Unfortunately, this ended up being “the worst of both worlds” from a creative standpoint. The Queen was (as confirmed by Brannon Braga and other Star Trek creatives) primarily added to give the Borg a recognizable figure who could both speak and be spoken to; that made for more compelling filmmaking than having characters like Picard and Data talk to the formless voice of the Collective. But the very idea of an individual queen went against the Borg’s whole deal, irking fans who wished these villains had stayed consistent.

Speaking of consistency, Star Trek never really made any major changes with the Borg as a whole after this. Sure, the Queen still popped up, but for the most part, the Borg were back to being robot zombies. As Rick Berman predicted, constantly using the Borg without making any substantive changes eventually provided diminishing storytelling returns.

Kissing The Borg Goodbye?

For example, they popped up so much in Voyager (a show that eventually added a Borg officer) that their appearances stopped feeling special. They popped up in Enterprise and, somewhat inexplicably, every single season of Star Trek: Picard. Heck, that show even made the Borg (complete with their unkillable Queen) the final Big Bad, signifying to fans that the writers had really and truly run out of ideas.

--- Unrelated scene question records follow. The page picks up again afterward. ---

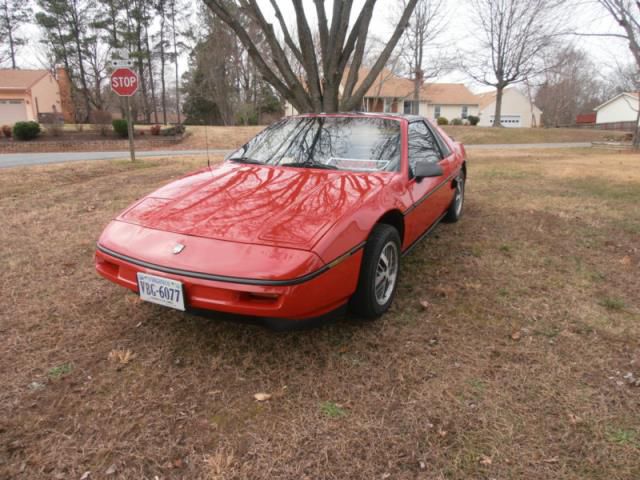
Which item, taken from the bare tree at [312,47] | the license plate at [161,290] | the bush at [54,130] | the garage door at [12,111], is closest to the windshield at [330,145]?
the license plate at [161,290]

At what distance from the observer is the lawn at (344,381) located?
1.79m

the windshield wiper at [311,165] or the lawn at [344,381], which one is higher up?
the windshield wiper at [311,165]

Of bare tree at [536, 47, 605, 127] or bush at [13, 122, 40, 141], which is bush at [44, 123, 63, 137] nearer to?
bush at [13, 122, 40, 141]

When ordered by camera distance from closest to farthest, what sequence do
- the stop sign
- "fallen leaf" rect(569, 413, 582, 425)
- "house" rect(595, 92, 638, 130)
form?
"fallen leaf" rect(569, 413, 582, 425) < the stop sign < "house" rect(595, 92, 638, 130)

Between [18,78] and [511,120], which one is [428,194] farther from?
[511,120]

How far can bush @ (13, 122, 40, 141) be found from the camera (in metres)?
18.5

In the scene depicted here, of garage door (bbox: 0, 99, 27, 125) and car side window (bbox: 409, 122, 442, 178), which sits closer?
car side window (bbox: 409, 122, 442, 178)

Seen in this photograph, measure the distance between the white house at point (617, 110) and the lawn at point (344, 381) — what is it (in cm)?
5664

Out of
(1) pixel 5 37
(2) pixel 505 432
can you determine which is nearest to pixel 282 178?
(2) pixel 505 432

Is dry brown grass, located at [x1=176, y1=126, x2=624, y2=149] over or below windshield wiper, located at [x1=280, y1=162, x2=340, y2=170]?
over

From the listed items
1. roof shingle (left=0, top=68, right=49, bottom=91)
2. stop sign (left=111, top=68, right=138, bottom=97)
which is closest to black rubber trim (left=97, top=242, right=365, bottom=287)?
stop sign (left=111, top=68, right=138, bottom=97)

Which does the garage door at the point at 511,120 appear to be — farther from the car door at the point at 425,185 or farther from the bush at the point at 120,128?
the car door at the point at 425,185

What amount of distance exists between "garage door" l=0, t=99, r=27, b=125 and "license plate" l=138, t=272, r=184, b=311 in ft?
128

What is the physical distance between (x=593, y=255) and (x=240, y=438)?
12.9ft
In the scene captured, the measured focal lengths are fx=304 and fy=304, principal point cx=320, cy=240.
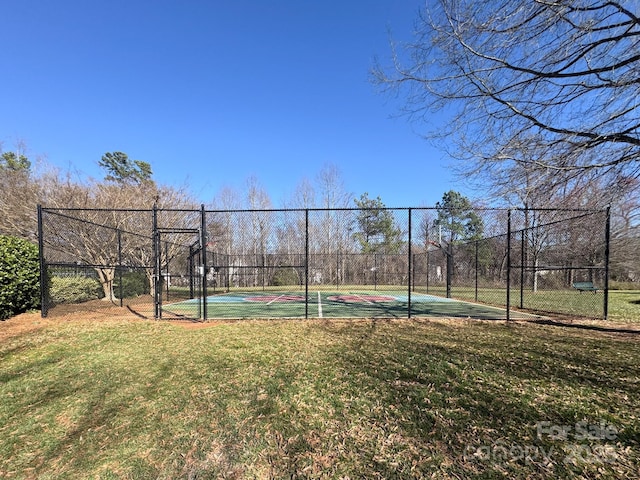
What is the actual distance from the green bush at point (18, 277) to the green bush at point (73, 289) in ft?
5.16

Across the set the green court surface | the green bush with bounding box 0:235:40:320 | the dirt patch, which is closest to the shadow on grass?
the green court surface

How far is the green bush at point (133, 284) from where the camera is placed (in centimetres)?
1228

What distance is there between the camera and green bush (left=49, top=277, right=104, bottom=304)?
358 inches

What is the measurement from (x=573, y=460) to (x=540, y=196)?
4012 mm

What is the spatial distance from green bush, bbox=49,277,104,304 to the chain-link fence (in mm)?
39

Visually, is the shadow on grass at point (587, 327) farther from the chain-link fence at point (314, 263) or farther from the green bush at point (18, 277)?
the green bush at point (18, 277)

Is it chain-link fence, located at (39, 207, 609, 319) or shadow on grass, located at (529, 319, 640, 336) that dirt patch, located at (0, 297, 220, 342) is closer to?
chain-link fence, located at (39, 207, 609, 319)

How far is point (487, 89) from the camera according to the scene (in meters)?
4.63

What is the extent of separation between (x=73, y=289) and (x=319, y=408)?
34.6ft

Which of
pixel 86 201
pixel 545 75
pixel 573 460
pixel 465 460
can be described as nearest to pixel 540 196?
pixel 545 75

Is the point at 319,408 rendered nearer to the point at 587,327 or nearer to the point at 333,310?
the point at 333,310

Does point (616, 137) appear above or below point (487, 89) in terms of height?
below

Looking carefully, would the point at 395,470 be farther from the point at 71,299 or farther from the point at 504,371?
the point at 71,299

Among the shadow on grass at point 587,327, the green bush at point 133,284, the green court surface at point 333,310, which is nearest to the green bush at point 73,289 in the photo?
the green bush at point 133,284
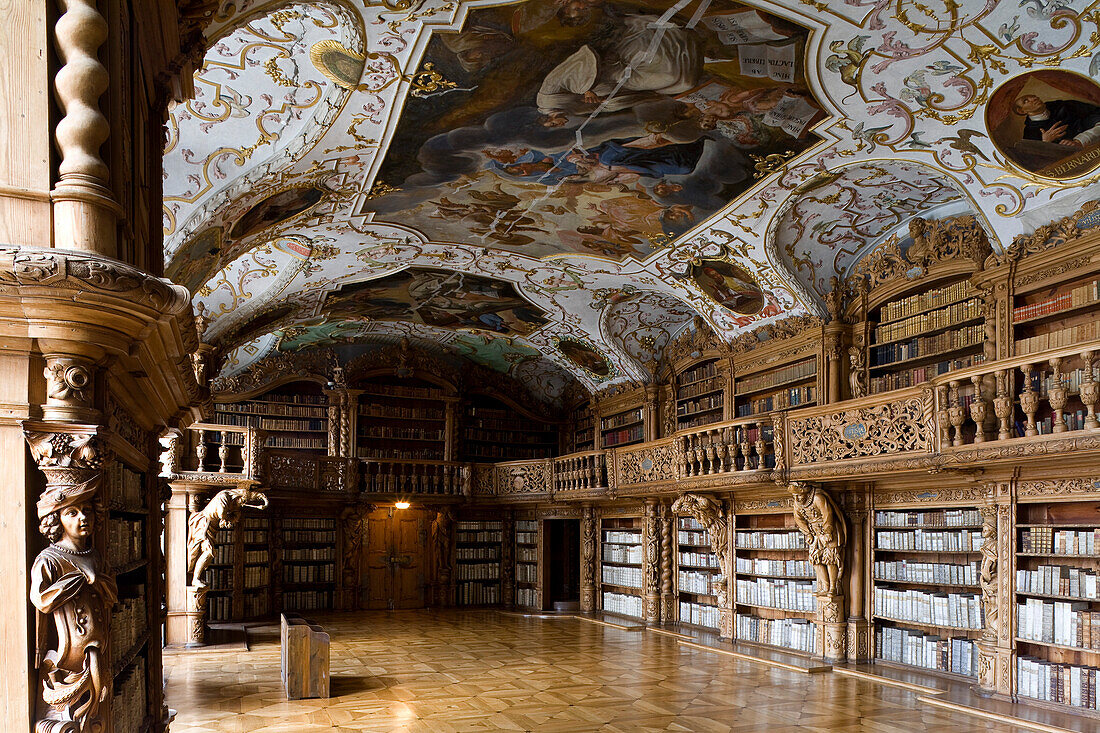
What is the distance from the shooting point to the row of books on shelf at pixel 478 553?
17.9 m

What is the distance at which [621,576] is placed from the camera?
1530cm

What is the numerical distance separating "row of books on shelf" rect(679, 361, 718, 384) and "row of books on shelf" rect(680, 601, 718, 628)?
3583mm

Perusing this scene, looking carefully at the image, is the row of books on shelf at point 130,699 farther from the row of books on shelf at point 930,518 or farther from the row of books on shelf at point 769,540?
the row of books on shelf at point 769,540

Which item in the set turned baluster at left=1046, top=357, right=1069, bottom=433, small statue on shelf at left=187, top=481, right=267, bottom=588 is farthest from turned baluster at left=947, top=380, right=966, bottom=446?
small statue on shelf at left=187, top=481, right=267, bottom=588

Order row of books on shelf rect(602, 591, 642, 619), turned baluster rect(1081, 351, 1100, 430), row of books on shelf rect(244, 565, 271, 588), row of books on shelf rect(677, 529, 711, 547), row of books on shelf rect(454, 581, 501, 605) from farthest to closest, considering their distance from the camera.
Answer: row of books on shelf rect(454, 581, 501, 605)
row of books on shelf rect(244, 565, 271, 588)
row of books on shelf rect(602, 591, 642, 619)
row of books on shelf rect(677, 529, 711, 547)
turned baluster rect(1081, 351, 1100, 430)

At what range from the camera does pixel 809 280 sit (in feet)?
36.0

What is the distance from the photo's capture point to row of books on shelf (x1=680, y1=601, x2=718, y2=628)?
13.1 metres

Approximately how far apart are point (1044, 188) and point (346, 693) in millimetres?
8258

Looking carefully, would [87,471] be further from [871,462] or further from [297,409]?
[297,409]

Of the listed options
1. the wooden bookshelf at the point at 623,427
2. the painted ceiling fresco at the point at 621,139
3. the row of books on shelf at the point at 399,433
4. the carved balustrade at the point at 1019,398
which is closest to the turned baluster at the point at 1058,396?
the carved balustrade at the point at 1019,398

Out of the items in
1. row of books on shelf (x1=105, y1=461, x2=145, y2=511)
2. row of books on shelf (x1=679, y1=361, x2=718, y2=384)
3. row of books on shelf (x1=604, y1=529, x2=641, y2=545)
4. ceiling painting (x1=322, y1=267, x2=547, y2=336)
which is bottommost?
row of books on shelf (x1=604, y1=529, x2=641, y2=545)

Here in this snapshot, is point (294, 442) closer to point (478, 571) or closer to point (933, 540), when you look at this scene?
point (478, 571)

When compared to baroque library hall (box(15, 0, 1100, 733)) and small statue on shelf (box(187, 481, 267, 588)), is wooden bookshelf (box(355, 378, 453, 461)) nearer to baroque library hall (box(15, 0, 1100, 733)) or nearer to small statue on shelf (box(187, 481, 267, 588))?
baroque library hall (box(15, 0, 1100, 733))

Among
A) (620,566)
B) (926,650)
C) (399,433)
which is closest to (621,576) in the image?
(620,566)
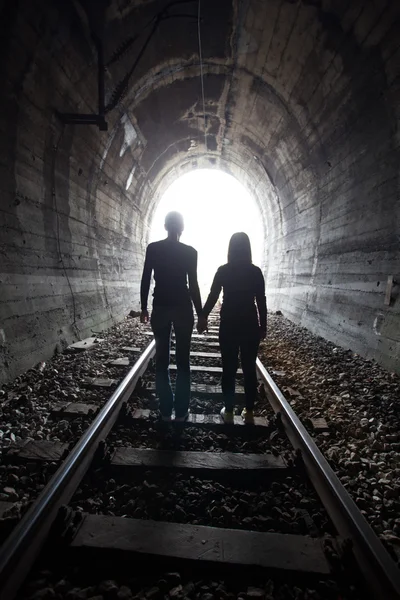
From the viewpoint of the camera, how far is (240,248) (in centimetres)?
309

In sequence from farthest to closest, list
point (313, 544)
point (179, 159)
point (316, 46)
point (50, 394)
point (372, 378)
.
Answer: point (179, 159) < point (316, 46) < point (372, 378) < point (50, 394) < point (313, 544)

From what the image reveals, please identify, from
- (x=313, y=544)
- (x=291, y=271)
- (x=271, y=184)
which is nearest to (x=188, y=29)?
(x=271, y=184)

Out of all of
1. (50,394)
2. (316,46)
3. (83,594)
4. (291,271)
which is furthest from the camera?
(291,271)

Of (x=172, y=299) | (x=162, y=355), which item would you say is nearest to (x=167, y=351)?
(x=162, y=355)

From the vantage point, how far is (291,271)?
34.1ft

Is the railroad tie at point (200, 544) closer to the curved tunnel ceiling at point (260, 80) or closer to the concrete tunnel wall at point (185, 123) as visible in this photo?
the concrete tunnel wall at point (185, 123)

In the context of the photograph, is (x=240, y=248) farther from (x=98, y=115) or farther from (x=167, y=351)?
(x=98, y=115)

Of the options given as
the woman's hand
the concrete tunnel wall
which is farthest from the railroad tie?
the concrete tunnel wall

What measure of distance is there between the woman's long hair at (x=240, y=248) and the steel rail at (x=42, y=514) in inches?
75.9

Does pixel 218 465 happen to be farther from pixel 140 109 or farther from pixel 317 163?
pixel 140 109

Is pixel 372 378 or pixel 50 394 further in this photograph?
pixel 372 378

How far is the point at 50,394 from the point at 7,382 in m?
0.69

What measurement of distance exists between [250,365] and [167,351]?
872 millimetres

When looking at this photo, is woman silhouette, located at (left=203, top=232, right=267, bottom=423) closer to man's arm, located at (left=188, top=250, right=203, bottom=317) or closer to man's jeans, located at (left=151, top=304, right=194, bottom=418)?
man's arm, located at (left=188, top=250, right=203, bottom=317)
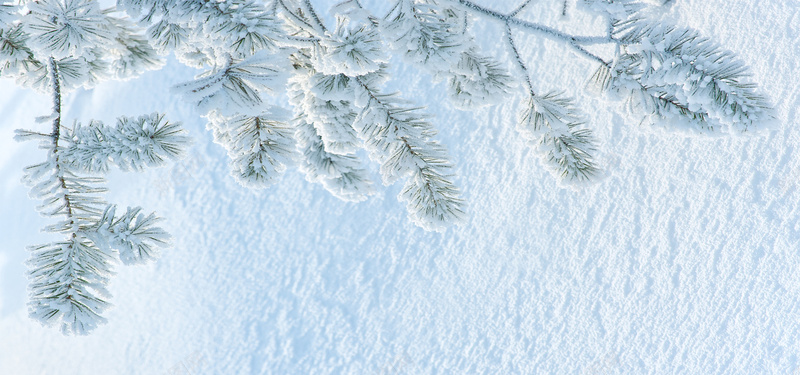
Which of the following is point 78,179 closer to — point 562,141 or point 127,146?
point 127,146

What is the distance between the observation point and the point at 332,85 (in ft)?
1.57

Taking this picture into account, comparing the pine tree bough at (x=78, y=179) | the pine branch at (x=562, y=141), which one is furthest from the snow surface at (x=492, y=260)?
the pine tree bough at (x=78, y=179)

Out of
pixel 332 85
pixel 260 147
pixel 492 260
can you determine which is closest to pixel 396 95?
pixel 332 85

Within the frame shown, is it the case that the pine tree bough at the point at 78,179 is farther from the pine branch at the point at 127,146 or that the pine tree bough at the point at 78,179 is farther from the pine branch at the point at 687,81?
the pine branch at the point at 687,81

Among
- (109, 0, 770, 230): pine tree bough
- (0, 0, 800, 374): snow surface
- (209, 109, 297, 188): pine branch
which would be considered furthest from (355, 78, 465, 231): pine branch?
(0, 0, 800, 374): snow surface

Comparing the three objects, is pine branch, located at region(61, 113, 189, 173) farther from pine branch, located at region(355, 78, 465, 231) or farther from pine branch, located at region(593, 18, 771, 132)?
pine branch, located at region(593, 18, 771, 132)

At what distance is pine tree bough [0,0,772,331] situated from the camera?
0.40 metres

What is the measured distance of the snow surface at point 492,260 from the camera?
1105mm

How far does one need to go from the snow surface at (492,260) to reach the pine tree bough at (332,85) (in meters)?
0.71

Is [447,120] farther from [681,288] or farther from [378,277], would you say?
[681,288]

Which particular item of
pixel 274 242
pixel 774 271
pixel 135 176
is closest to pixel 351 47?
pixel 274 242

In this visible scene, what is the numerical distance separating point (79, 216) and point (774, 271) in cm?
141

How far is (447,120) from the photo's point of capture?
4.55 ft

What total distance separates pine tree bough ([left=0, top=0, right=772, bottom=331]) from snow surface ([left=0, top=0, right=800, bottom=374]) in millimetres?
707
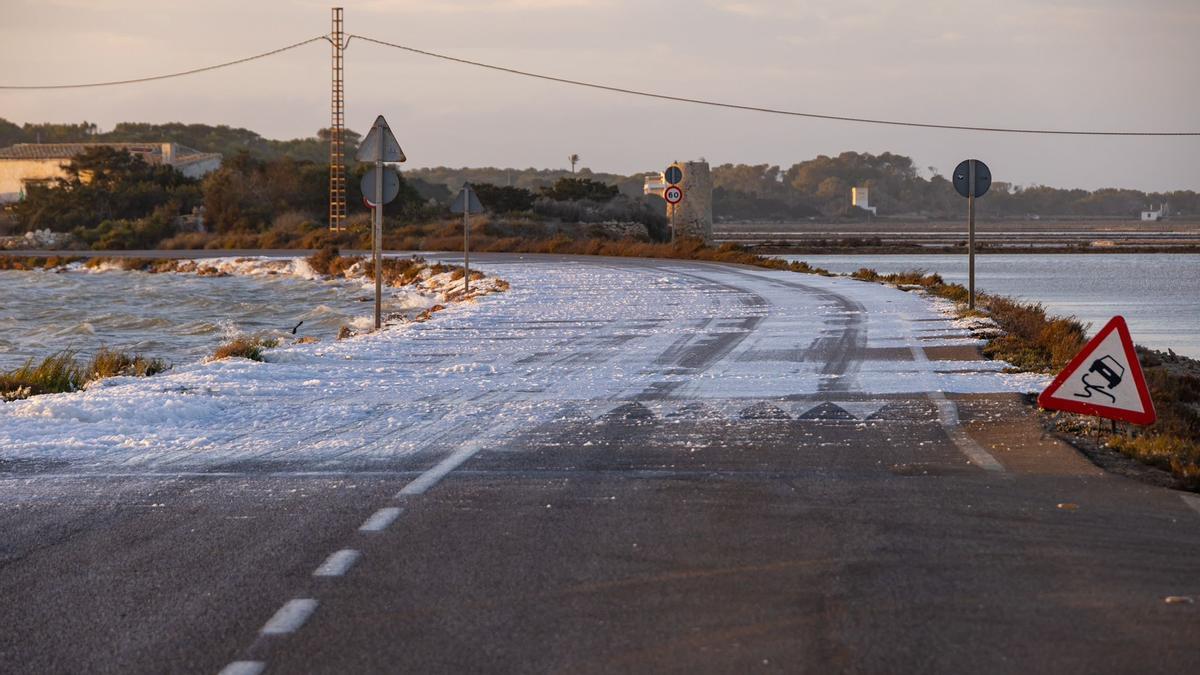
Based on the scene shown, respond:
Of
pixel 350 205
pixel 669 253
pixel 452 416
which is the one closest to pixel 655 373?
pixel 452 416

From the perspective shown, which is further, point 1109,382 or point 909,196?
point 909,196

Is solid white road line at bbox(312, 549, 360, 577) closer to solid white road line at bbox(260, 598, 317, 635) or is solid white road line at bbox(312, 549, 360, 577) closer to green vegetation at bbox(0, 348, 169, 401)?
solid white road line at bbox(260, 598, 317, 635)

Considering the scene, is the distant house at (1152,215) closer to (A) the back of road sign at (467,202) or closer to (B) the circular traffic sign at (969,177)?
(A) the back of road sign at (467,202)

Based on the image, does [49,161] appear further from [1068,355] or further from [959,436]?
[959,436]

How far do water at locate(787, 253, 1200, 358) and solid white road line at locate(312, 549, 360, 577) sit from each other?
1914 centimetres

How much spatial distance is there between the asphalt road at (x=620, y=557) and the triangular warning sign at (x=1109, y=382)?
0.43 m

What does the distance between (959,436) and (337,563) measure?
5.13m

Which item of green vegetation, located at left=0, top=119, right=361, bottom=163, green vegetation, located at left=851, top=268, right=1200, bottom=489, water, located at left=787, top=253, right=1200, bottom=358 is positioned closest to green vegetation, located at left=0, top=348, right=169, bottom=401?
green vegetation, located at left=851, top=268, right=1200, bottom=489

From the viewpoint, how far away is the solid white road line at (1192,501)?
6978 millimetres

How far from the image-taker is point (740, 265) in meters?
A: 42.0

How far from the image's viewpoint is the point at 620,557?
19.3ft

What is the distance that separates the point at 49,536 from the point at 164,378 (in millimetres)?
6485

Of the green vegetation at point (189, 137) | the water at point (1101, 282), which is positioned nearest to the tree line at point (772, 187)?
the green vegetation at point (189, 137)

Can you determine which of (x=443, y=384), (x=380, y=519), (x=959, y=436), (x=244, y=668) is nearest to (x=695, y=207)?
(x=443, y=384)
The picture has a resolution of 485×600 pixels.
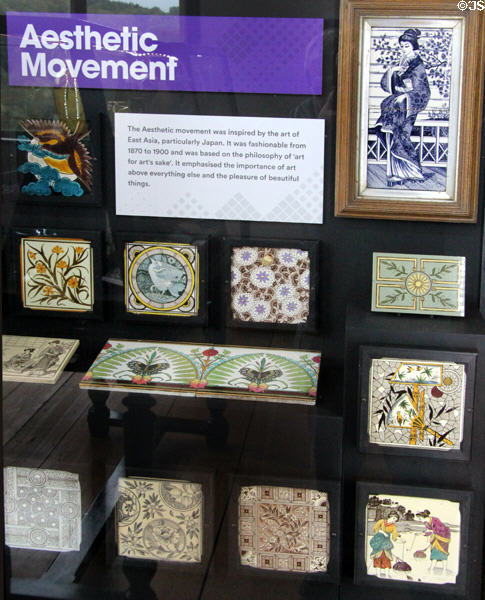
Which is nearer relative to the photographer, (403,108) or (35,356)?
(403,108)

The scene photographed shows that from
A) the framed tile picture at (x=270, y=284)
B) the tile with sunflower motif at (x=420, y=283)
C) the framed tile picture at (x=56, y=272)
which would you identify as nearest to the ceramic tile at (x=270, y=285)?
the framed tile picture at (x=270, y=284)

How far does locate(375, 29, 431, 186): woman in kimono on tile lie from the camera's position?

Rick Berman’s prophecy came to pass: the Borg remained one-note bad guys until the very end, never again receiving a character change as significant as what we saw in “Descent.” They were transformed back into a reliable bad guy, but one that ultimately became reliably boring. Now that the franchise has moved into the 32nd century, we can only hope the Borg never pop up in Starfleet Academy; otherwise, the iconic race might have to get several passionate lectures on the evils of cultural assimilation, punctuated by quippy phrases like “Resistance ain’t futile, bruh” and “assimilate this, b*tch!”